# Original Whamo Dimensions



## mxred91 (Aug 8, 2010)

Does anyone have a dimensioned drawing or full size scan of the original Whamo Slingshot. I thought it may be fun to make a replica. I can scale from a photo, but a drawing or scan would be easier.

Chuck S.


----------



## mxred91 (Aug 8, 2010)

Anybody?

No replies today, so I attempted to draw one from a photo, file below.

Can anyone tell me if it is right, or close?

View attachment whamo_is_it.pdf


Thanks
Chuck S.


----------



## Northerner (Nov 9, 2010)

I just measured mine:

Height = 7"
Width = 3 15/16"
Inside forks = 2 1/4"
Throat depth = 2 3/16"

Cheers,
Northerner


----------



## mxred91 (Aug 8, 2010)

Northerner said:


> I just measured mine:
> 
> Height = 7"
> Width = 3 15/16"
> ...


Thanks Northerner, I appreciate that.
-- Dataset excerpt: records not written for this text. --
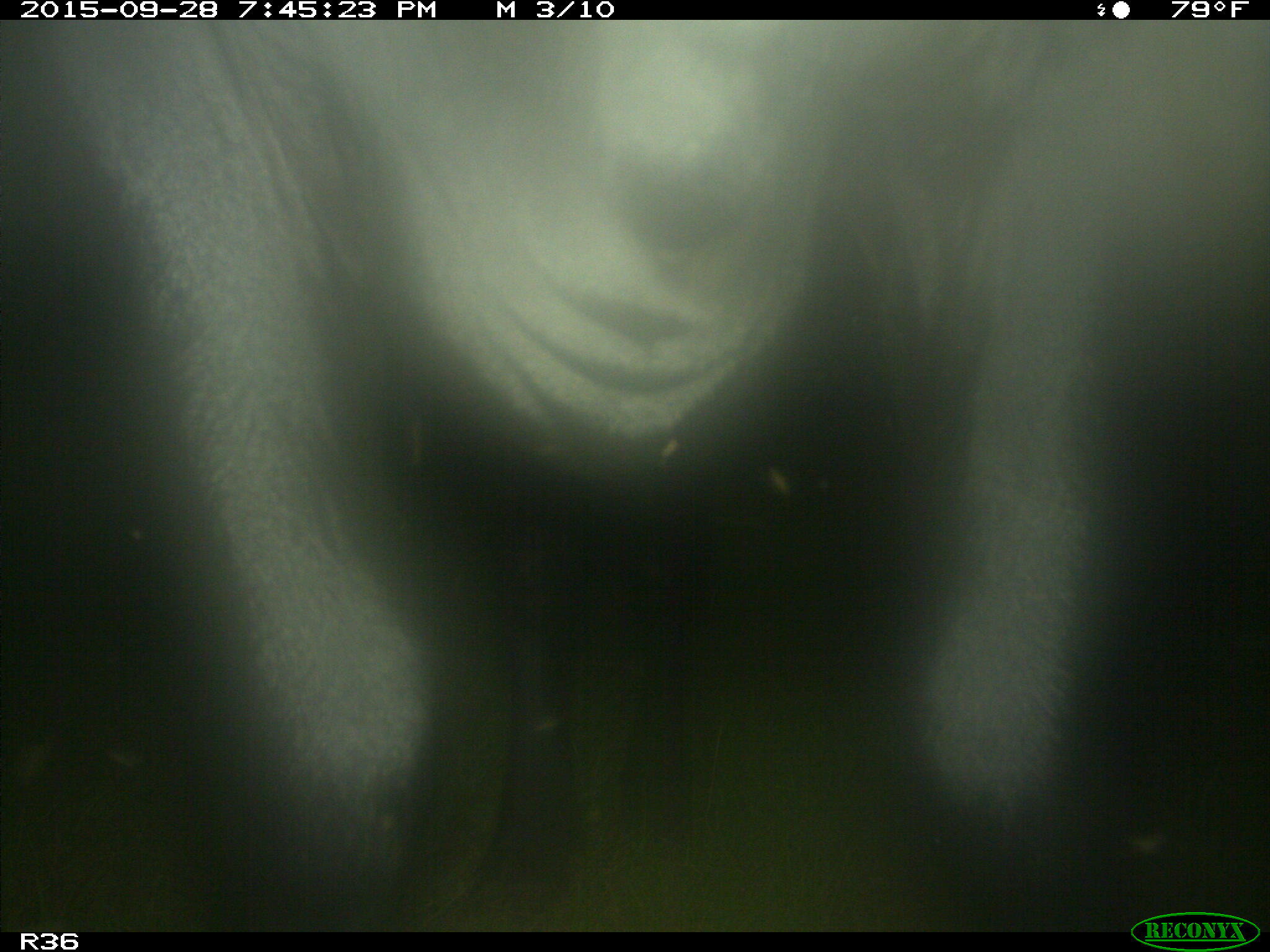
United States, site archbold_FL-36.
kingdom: Animalia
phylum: Chordata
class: Mammalia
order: Artiodactyla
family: Bovidae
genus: Bos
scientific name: Bos taurus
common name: domestic cow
Bos taurus (domestic cow).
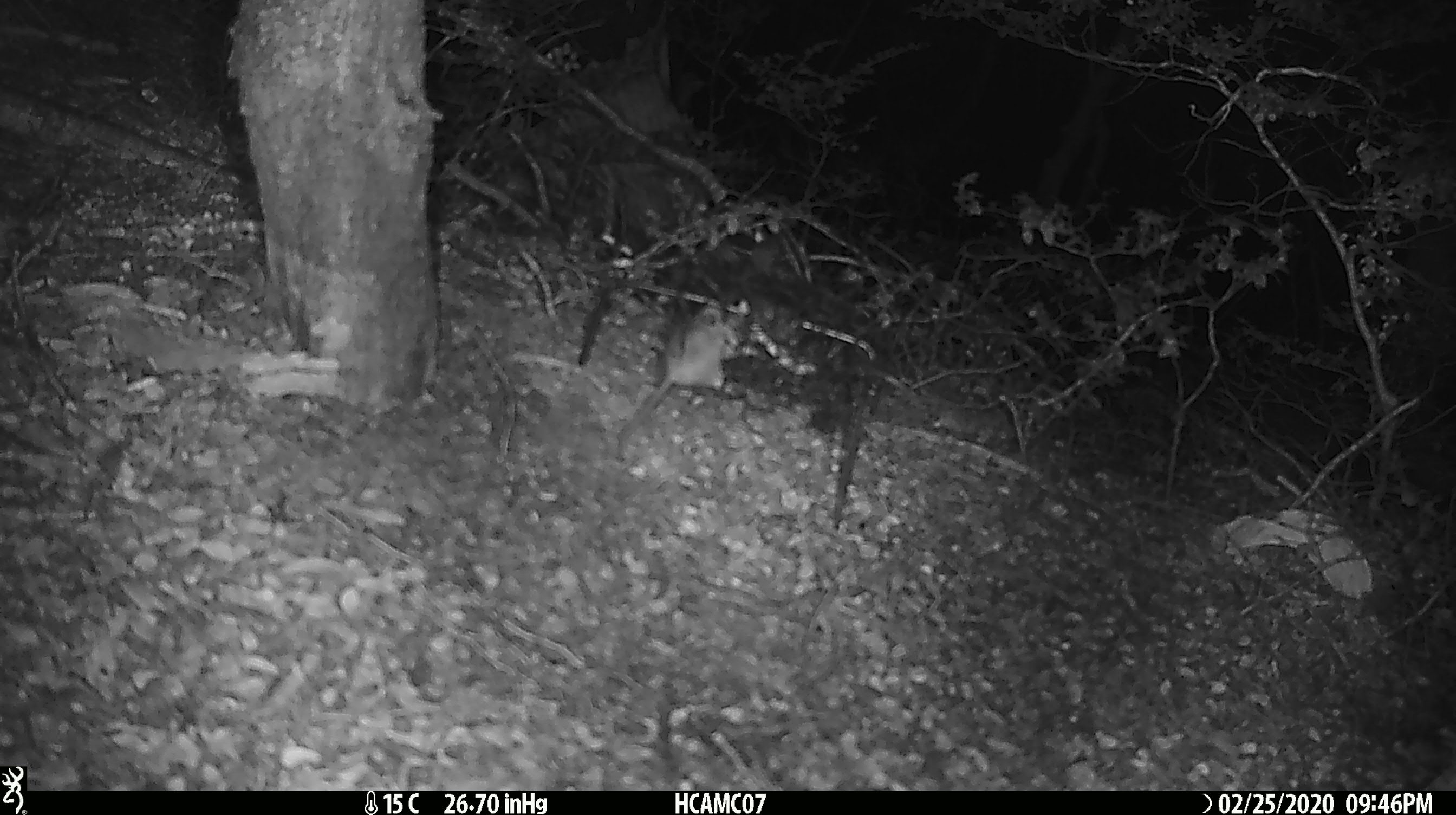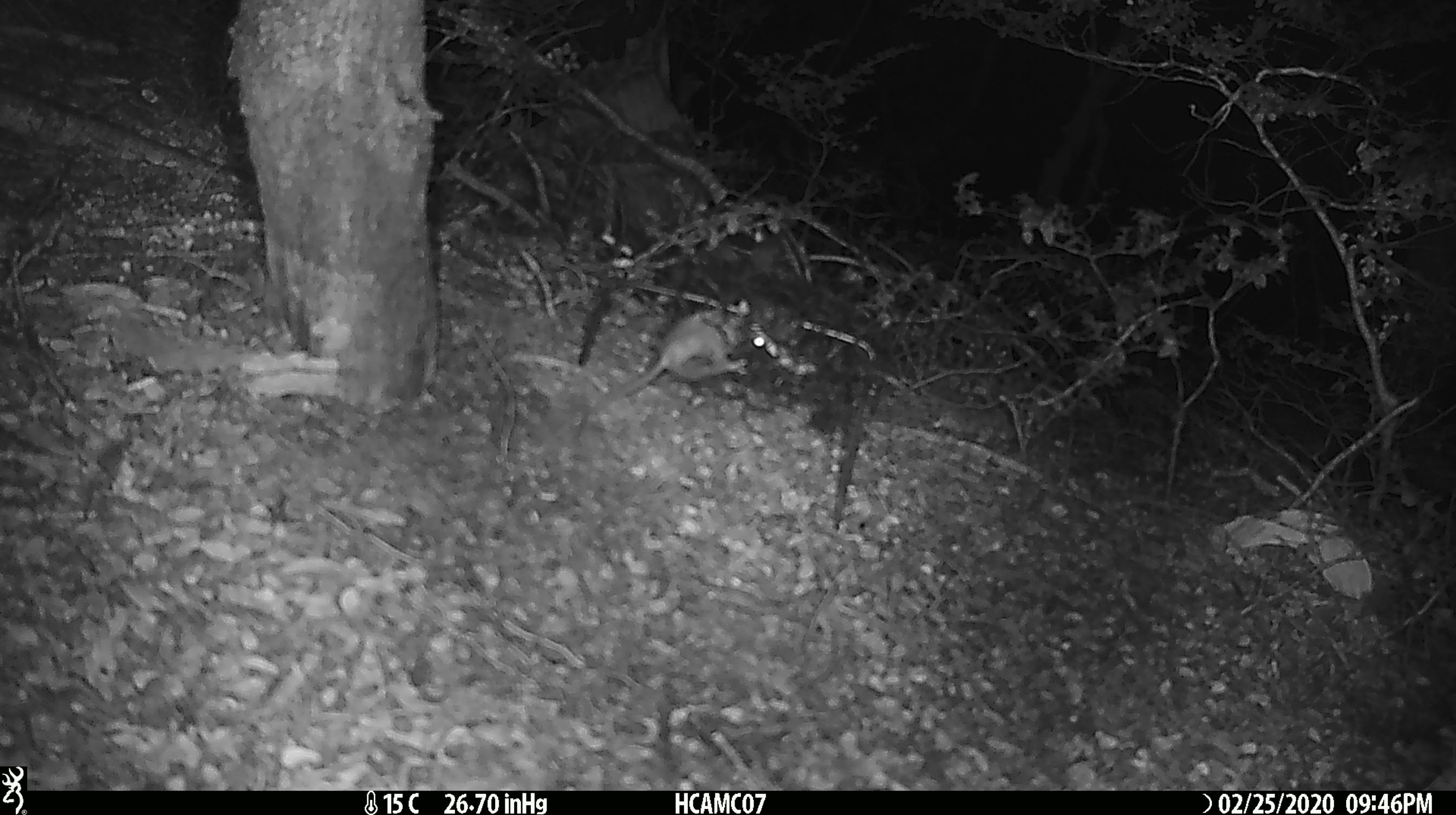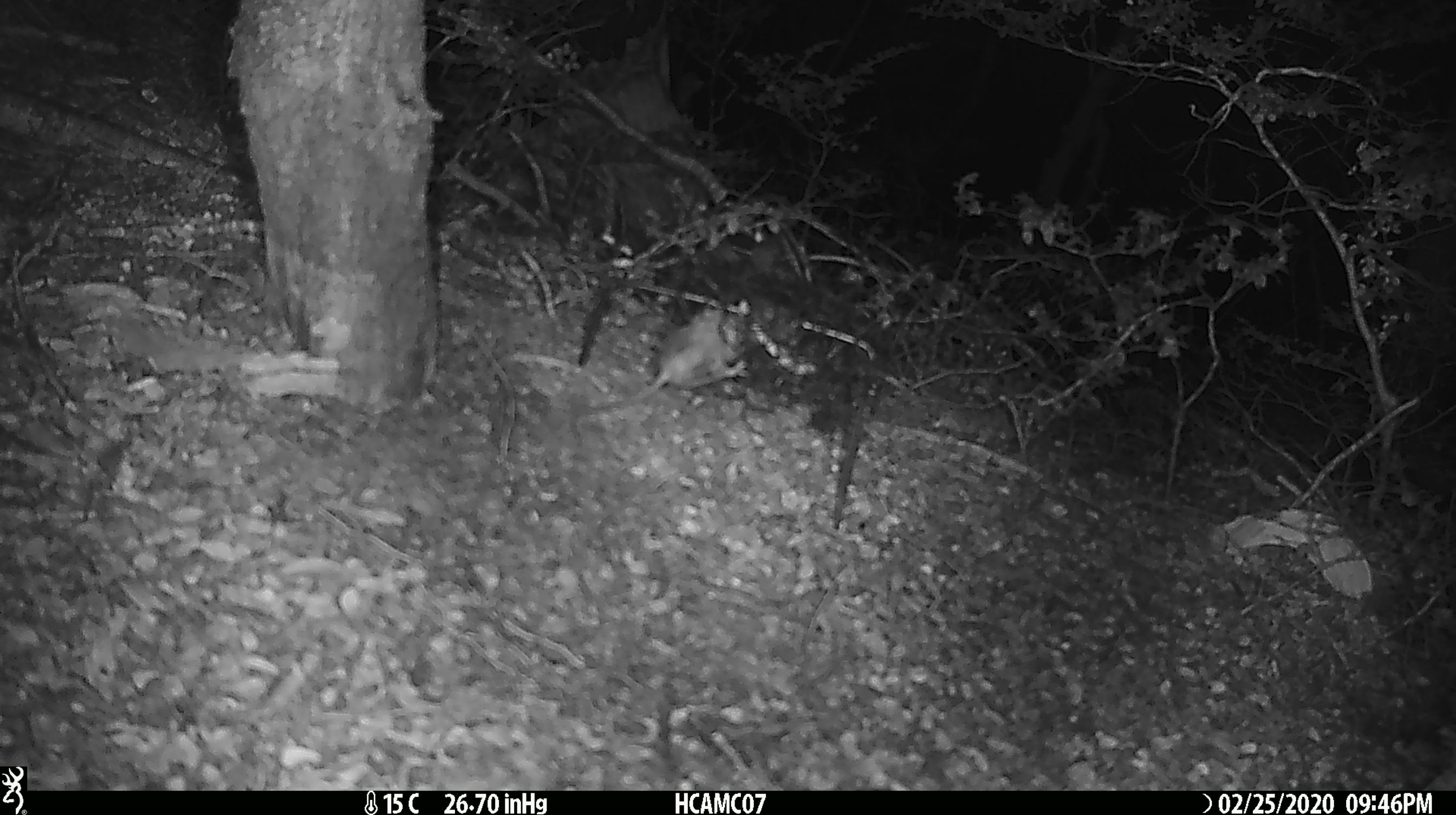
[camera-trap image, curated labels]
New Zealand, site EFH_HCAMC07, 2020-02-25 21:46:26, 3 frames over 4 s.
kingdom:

I can tweak the pattern with that information


----------



## bunnybuster (Dec 26, 2009)

This is a replica of a Wham-0 sportsman.
I made it using antique Osage.
I got the wood from Jaybird a couple years ago. The wood was sunken in the water for many years, and recovered by him.


----------



## nchillbilly (Oct 13, 2013)

I'ma lookin' to make me a replica as soon as I finish this natural I started yesterday. anic:


----------



## TimR (May 22, 2011)

nchillbilly said:


> I'ma lookin' to make me a replica as soon as I finish this natural I started yesterday. anic:


Me too.

I bought an original recently but it will be a wallhanger, not a shooter.

I just haven't found a local source of ash. To be authentic it needs to be ash.


----------